It's that time of year where we pause to thank teachers and reflect on who we are because of them. We are so grateful for our teachers in our schools and the hard work and efforts they put into helping their students learn.
Have you thanked a teacher? What teacher influenced your life and caused you to become better? Share about it in your own social media with #ThankATeacher
Also--many organizations recognize teachers. Check out this link for deals this week and during the year:
What is the value of a good teacher? It turns out that we have some, if partial, answers to this question. In some really interesting research, economists sought to quantify the importance of improving teacher effectiveness. They began with the assumption that improving teacher effectiveness would have positive and life-long impacts on the quality of the lives of students. Their assumption was correct. The impacts are significant beyond what we may think. Incidentally, the benefits have very little to do with any specific content knowledge. That is, the benefit of a high quality math teacher does not terminate with a student's better understanding of math. Instead the affects of a more effective teacher appear in somewhat surprising and far-reaching areas.

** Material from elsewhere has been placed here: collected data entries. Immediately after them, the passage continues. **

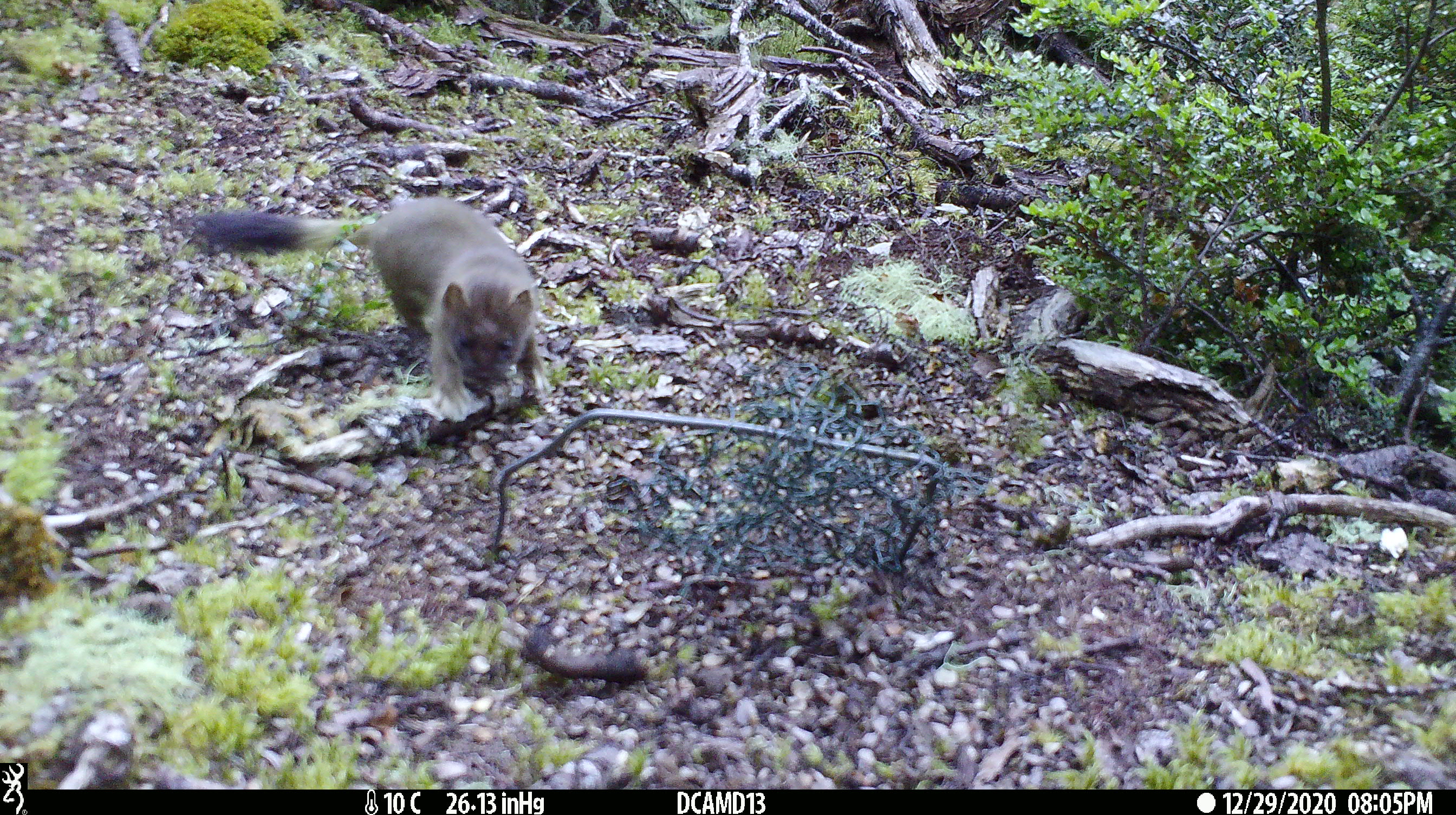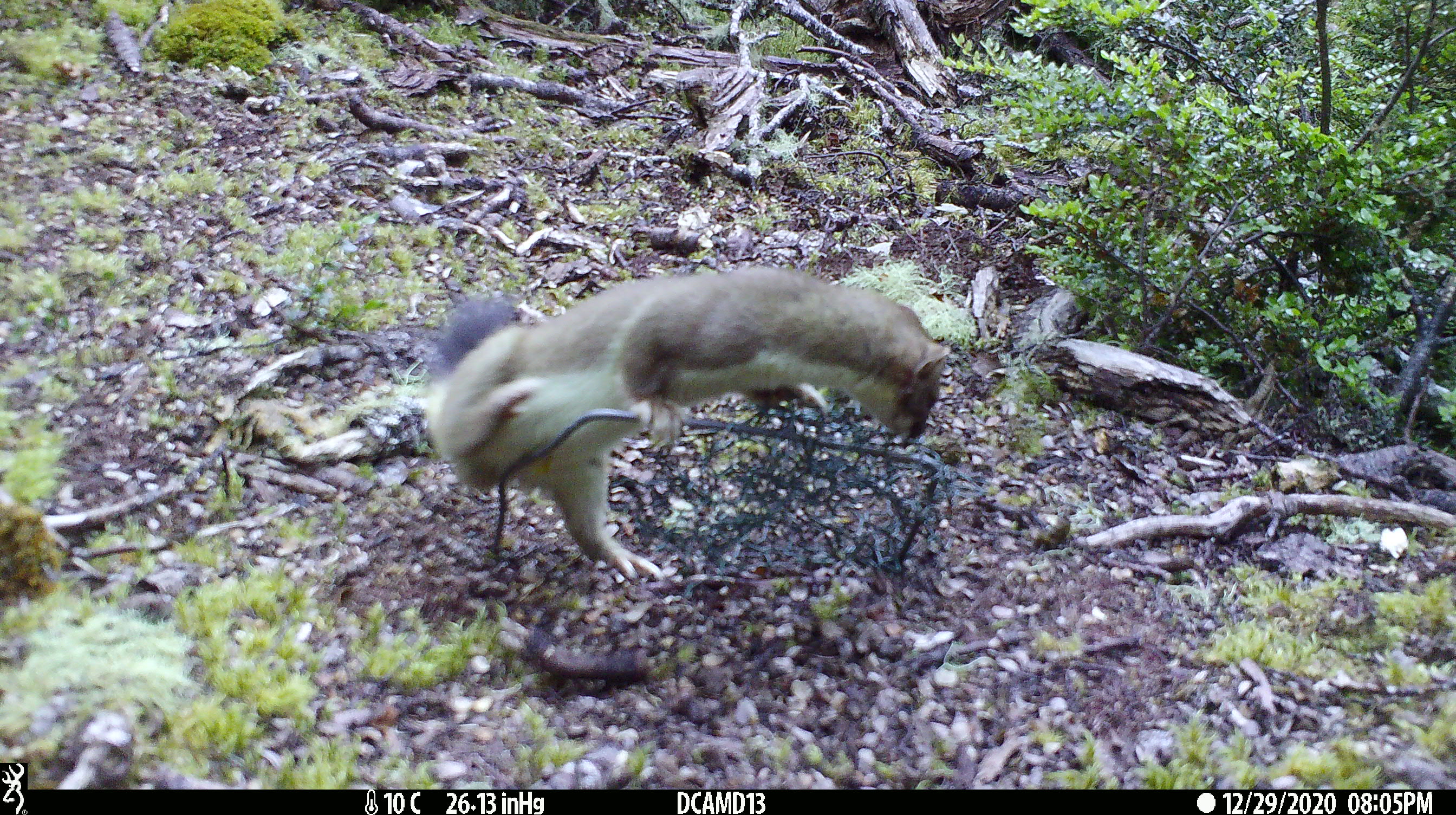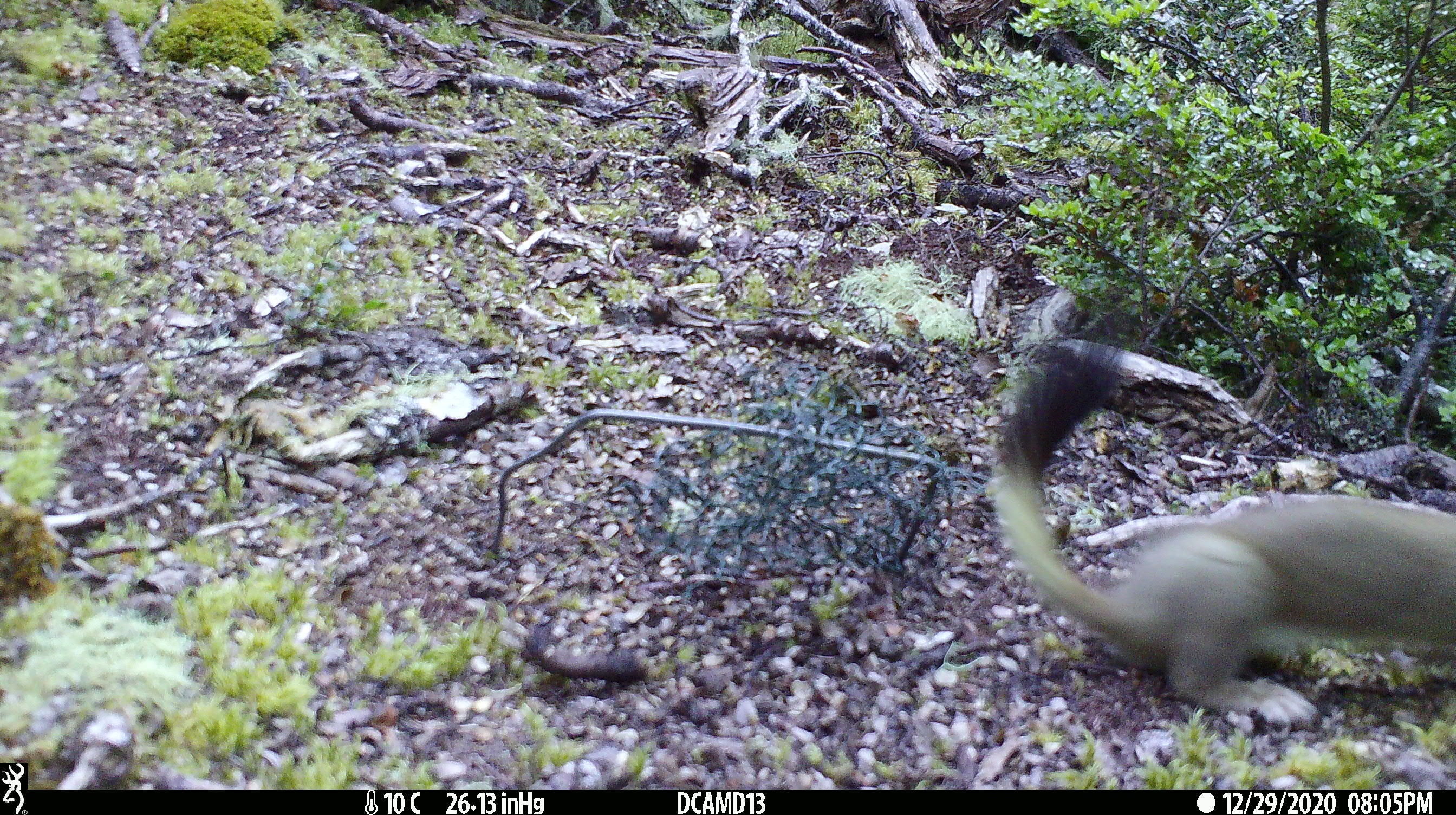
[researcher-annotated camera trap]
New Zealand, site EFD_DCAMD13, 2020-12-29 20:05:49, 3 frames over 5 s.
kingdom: Animalia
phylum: Chordata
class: Mammalia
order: Carnivora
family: Mustelidae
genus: Mustela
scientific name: Mustela erminea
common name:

Benefits of increasing teacher effectiveness
Increased college attendance
Increased lifetime earnings
Decreased teenage birth rates
Raised socio-economic status of community
Increased retirement savings
In short, we clearly see that increasing teacher effectiveness has a tremendous impact on our economy. In real numbers, the economic benefit of a teacher who is 1 standard deviation above the median is roughly $4,600 per student. That would be $138,000 for a class of 30 (Chetty, Friedman, Rockoff, 2011). In a very real and measurable way, the benefits of a highly effective teacher last for the rest of the students' lives.